I see him all the time, looking back at me quizzically. He is thinking. I can see the wheels turn behind his eyes, as he would say, the knitting of his brow, and the way he clenches his jaw, tongue between his teeth. I think he's just as shocked by our resemblance as I am. He's trying to piece them together, the two lives.
My old man hated the Hallmark holiday, the selling of phony sentiment he would say, but he reveled in fatherhood, the actuality of it, although he was constantly judging his experience of it, always gauging the moral weight he ought to bring to fathering, not having had much of a model himself. He liked to gauge things, that was a primary mode of being for him, to become an expert at measuring. And judging.
His father was sexton and organist at Our Lady of Ostrabrama in Cutchogue. Not much of a living, especially if you played cards and drank, and had a family to support. At some point things fell apart, or reached a head, as my father would later say. And that's when his father's much younger -- and sickly -- wife and three children were sent to Greenpoint where relatives had an apartment on Kent Street. There they lived on welfare while The Old Man stayed out the Island with his all-men's choir, potato growers and fishermen, bull-headed illiterates from the old country who somehow knew how to sing. Heartbreakingly, of course.
So what, I see my father thinking, that explains so little, those were the times, it was the Depression, and families had to learn how to make do. "I am a self-made man, always a botch job, true, but I took responsibility for my life and my family." I look at him looking at me with those bulging eyes of his, with the broken veins on his nose, and his white hair and dry skin.

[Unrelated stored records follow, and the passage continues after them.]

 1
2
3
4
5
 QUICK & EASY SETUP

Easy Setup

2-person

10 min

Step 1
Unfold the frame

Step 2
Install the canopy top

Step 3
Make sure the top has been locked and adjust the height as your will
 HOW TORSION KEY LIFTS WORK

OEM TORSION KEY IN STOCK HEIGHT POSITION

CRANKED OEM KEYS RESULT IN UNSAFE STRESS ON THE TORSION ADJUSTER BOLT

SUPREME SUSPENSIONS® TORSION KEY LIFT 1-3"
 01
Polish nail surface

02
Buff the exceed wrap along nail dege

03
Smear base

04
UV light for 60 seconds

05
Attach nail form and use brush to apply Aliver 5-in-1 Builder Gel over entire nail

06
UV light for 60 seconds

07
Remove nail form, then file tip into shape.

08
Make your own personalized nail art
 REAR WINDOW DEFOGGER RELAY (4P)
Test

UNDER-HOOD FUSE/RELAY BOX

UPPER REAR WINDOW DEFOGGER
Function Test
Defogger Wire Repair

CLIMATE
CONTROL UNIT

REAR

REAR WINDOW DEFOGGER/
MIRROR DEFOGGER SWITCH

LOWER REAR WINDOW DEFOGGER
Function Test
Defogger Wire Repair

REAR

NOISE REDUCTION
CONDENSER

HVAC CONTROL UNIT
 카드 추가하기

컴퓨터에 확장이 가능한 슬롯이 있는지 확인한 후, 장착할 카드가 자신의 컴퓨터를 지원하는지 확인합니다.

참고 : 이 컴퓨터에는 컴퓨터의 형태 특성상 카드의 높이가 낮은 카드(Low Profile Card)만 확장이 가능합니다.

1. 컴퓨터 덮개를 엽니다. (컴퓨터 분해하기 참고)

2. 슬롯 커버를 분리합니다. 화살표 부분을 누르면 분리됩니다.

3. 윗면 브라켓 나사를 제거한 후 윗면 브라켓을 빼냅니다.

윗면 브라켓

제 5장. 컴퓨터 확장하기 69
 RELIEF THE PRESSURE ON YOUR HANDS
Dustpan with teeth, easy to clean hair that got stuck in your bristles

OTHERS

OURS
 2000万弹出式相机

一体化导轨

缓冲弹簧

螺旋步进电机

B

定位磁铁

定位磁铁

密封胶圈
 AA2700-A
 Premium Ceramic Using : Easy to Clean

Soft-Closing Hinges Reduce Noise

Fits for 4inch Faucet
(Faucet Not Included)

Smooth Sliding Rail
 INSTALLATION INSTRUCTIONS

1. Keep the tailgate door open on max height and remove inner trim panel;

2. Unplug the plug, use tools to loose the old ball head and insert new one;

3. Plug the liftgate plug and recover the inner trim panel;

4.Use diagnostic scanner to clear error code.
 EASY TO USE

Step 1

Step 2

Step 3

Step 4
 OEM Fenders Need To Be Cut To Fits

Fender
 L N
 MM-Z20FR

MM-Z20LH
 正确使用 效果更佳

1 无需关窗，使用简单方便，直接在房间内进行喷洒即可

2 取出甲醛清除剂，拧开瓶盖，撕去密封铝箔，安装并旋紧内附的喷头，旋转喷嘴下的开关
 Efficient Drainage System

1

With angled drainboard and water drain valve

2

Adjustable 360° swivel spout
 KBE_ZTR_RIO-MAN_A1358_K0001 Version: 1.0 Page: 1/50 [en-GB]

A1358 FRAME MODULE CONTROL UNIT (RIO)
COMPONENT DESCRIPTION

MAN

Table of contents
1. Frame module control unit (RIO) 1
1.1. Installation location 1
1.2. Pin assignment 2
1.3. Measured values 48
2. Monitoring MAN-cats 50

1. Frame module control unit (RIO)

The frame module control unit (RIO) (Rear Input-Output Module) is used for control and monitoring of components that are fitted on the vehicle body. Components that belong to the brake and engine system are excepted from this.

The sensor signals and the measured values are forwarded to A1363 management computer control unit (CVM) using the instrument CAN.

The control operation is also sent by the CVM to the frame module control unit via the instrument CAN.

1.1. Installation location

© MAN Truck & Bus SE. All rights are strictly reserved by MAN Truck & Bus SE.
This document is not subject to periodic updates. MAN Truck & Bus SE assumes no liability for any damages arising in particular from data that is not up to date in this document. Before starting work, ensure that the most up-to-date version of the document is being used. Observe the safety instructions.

I ask him, "When did your rage for living turn into simple rage?" I know the answer, because I saw it happen, years before he died, when my mother lay on the blue couch in the living room, eaten away by disease, and there was nothing he could do. He had to stand there, frightened by his own helplessness, and give in. My mother was peaceful but he got angrier and angrier. He doesn't answer me because he can't see himself.
Instead he whispers, "I had nothing to show for my life until you and your brother came along. You were everything to me." That is my father thinking, looking at me as I look at him, trying to piece together the two lives.